A Simple Solution
By Daniel Schindel

Plan 75
Dir. Chie Hayakawa, Japan, KimStim

Japan is the most geriatric nation in the world, with nearly a third of its population estimated to be over the age of 65. Experts forecast that demographics will only continue to trend older as birth rates stay low, which will strain the country’s social welfare systems and debt. With an increasing number of elderly people struggling to get by and estranged from their families, debate rages over how to handle the issue. Economist, Yale professor, and part-time edgelord pundit Yūsuke Narita caused a stir on social media in 2021 when he “jokingly” proffered mass suicide as a solution to the problem. In her debut feature Plan 75, Chie Hayakawa takes this idea to its logical conclusion, excoriating institutional neglect and societal apathy in the process.

In a not-too-distant future Japan, Plan 75 is a government program which offers people over the age of 75 a token monetary incentive to accept euthanasia, suggesting it’s their civic duty to cease “burdening” the country. Michi (Chieko Baisho) is 78 and uninterested in participating, until she loses her job as a hotel cleaner and faces eviction from her apartment. Hiromu (Hayato Isomura) is a bureaucrat who takes on her case. A true believer in the program, Hiromu displays a courteousness toward his “clients” that belies the monstrosity he’s a part of, but he starts to have second thoughts when his estranged uncle Yukio (Taka Takao) asks to be euthanized.
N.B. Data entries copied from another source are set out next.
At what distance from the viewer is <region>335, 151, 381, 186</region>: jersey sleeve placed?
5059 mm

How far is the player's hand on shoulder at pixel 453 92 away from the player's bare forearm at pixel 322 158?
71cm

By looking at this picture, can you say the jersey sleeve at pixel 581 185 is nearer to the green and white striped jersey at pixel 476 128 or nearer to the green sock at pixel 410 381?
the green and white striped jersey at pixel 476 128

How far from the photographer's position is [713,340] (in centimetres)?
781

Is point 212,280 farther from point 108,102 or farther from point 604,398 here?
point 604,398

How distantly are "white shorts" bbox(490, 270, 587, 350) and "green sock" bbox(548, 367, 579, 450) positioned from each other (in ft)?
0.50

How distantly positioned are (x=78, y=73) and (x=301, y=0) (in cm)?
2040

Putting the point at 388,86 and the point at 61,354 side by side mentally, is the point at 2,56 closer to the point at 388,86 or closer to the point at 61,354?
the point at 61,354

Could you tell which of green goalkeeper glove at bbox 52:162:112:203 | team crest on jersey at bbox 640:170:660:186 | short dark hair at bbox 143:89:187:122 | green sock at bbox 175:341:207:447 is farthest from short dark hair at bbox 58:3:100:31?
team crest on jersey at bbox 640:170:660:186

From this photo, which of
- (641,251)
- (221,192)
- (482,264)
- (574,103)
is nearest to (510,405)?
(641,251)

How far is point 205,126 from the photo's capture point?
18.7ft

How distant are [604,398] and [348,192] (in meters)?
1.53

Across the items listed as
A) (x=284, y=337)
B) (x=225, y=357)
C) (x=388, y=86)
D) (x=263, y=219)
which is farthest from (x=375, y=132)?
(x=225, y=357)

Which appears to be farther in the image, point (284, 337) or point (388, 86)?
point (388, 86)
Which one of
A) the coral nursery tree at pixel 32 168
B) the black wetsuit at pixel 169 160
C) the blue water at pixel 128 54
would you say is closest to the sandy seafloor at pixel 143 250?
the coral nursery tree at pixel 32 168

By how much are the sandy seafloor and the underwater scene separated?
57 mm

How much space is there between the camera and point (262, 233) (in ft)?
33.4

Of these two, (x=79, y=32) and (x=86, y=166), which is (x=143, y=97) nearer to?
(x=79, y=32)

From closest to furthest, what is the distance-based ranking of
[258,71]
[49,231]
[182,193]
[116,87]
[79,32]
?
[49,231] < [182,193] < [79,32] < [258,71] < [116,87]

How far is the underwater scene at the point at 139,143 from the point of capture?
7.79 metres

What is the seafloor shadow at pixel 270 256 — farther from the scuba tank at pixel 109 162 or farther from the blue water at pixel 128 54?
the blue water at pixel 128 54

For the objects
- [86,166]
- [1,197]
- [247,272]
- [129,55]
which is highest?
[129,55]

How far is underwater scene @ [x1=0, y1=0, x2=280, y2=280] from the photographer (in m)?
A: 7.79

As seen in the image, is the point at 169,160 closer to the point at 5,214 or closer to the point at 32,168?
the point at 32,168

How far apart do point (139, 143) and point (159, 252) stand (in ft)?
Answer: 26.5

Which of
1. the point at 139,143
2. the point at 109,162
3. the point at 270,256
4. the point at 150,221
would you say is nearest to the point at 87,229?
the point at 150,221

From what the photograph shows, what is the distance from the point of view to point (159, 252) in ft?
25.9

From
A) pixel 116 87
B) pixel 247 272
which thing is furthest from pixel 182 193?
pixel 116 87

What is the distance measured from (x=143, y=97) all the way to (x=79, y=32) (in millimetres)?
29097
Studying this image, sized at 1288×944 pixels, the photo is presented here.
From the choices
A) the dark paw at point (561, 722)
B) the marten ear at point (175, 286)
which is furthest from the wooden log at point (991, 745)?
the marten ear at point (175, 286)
Separate from these two stories is that of Maria (Stefanie Arianne), a migrant caretaker from the Philippines who starts doing the more unsettling legwork for Plan 75 (disposing of bodies and sorting through their possessions) after her daughter’s health takes a turn for the worse.
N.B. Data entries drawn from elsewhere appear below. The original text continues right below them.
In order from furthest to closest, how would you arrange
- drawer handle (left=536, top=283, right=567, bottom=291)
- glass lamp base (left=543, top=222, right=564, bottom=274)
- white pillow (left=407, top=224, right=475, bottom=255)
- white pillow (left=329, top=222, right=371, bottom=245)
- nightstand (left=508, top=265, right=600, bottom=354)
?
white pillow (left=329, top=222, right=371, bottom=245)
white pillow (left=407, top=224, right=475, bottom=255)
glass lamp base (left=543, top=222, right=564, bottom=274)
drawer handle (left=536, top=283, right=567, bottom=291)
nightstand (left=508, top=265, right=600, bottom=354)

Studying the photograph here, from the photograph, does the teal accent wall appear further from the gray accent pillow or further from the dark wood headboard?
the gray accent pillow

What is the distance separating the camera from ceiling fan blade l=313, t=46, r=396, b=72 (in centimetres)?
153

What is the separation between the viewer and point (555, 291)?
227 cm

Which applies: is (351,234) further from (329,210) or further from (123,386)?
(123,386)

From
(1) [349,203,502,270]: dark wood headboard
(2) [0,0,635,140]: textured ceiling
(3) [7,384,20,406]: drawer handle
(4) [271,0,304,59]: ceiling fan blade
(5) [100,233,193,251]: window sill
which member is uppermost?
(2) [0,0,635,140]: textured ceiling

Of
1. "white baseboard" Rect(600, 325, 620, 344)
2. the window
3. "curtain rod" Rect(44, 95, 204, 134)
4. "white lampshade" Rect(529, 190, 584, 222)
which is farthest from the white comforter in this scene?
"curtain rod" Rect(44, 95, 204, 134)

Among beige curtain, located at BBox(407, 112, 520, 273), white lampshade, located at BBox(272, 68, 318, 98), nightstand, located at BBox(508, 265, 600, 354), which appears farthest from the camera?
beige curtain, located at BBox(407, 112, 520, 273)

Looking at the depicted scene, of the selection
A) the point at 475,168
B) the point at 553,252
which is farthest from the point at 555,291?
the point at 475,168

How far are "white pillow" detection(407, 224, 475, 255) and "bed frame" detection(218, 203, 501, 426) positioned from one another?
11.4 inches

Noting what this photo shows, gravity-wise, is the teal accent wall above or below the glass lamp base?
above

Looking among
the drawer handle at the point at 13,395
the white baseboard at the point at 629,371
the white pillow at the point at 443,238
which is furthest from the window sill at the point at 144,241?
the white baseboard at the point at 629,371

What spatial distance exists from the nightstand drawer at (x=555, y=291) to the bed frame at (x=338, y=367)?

While the premise evokes the likes of Logan’s Run, Hayakawa takes a firmly grounded approach to the story, more in line with the somber low-key humanism of Ken Loach or Naomi Kawase. The more overtly speculative aspects make for some of the film’s clumsier moments, with many of the details of Plan 75 delivered via expository means like public service announcements. But those elements don’t figure too largely and are mostly frontloaded, with the commentary growing more subtle as it goes on.

The social critique stings because of how much of it could easily appear in a non-sci-fi context. The conditions pushing Michi toward accepting her own death are disquietingly mundane; no extravagant technological horror or imagined future disaster figures into the plot. Rather, she is simply lonely, in the way that so many elders are. She starts the film in a solitary but comfortable place, being able to maintain her modest but warmly decorated apartment with a low-pressure job she finds fulfilling, sharing time with a few close friends. The hotel lets her go because one of her fellow senior cleaners suffers an injury and they don’t want to incur any further risk of employing elders. She can’t find new work, and her attempts to go on welfare are met with cold indifference—“come back tomorrow” placards and non-working digital kiosks. In contrast, the government is only too happy to help her die, with encouraging advertising and knowledgeable Plan 75 representatives.

The film runs into difficulty, though, when dramatizing its ideas through the characters. The thread concerning Hiromu and Yukio makes the same mistake as too many other dystopian narratives, giving characters a moral revelation about what is likely obvious to the audience. Rather than deepening any of the themes, it’s redundant. Maria is also underserved; while her subplot effectively demonstrates how economic hardship coerces people to act against their morals, she’s also off-screen for such long stretches of time that it’s easy to forget about her. And while it is part of the point that Michi lacks agency, the movie strains to fill her out as a human, only giving Baisho one mode to play: dignified and quietly heartbreaking.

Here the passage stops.